* _Dataset excerpt_
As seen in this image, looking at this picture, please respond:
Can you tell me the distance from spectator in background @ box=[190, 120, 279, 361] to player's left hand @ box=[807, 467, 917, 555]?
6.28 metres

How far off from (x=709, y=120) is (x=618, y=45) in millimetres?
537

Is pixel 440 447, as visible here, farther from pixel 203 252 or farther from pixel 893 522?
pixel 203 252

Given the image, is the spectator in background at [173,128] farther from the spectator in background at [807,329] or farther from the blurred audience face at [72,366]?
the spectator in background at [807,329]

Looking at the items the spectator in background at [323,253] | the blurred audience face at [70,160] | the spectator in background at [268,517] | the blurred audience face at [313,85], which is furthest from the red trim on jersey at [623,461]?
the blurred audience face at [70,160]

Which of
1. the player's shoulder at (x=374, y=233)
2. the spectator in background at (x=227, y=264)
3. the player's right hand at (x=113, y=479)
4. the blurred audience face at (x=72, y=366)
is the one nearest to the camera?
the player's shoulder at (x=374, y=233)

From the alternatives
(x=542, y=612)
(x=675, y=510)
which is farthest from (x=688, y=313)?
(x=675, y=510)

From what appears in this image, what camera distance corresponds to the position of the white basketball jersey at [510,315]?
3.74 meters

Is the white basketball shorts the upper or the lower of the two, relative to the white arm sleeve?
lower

* _YOUR TASK_
Rename "white arm sleeve" to "white compression sleeve" throughout the material and reproduce it with nothing else changed.

* _RESULT FOR THIS TASK_
As seen in this image, looking at this picture, please respond:
Can you tell me the distance from spectator in background @ box=[190, 120, 279, 361] to player's left hand @ box=[807, 467, 917, 555]?
6.28 metres

How far off from (x=709, y=120) is (x=618, y=45) in millimetres?
537

Is pixel 440 447, as visible here, farther from pixel 203 252 or farther from pixel 893 522?
pixel 203 252

Given the image, is the spectator in background at [173,128] farther from the spectator in background at [807,329] or farther from the blurred audience face at [72,366]?
the spectator in background at [807,329]

Looking at the items the spectator in background at [323,253] | the blurred audience face at [70,160] | the spectator in background at [268,517] | the blurred audience face at [313,85], which is furthest from the red trim on jersey at [623,461]?
the blurred audience face at [70,160]

Which of
1. the player's shoulder at (x=374, y=233)
2. the spectator in background at (x=227, y=264)
3. the player's right hand at (x=113, y=479)
4. the blurred audience face at (x=72, y=366)
is the one nearest to the camera?
the player's shoulder at (x=374, y=233)

From the alternatives
(x=542, y=612)
(x=675, y=510)
which is farthest from (x=688, y=313)?
(x=675, y=510)

From what appears in this image, what camera distance corresponds to the position of the white basketball jersey at [510,315]?
3.74 meters

Is the white basketball shorts the upper or the lower of the two, relative to the white compression sleeve?
lower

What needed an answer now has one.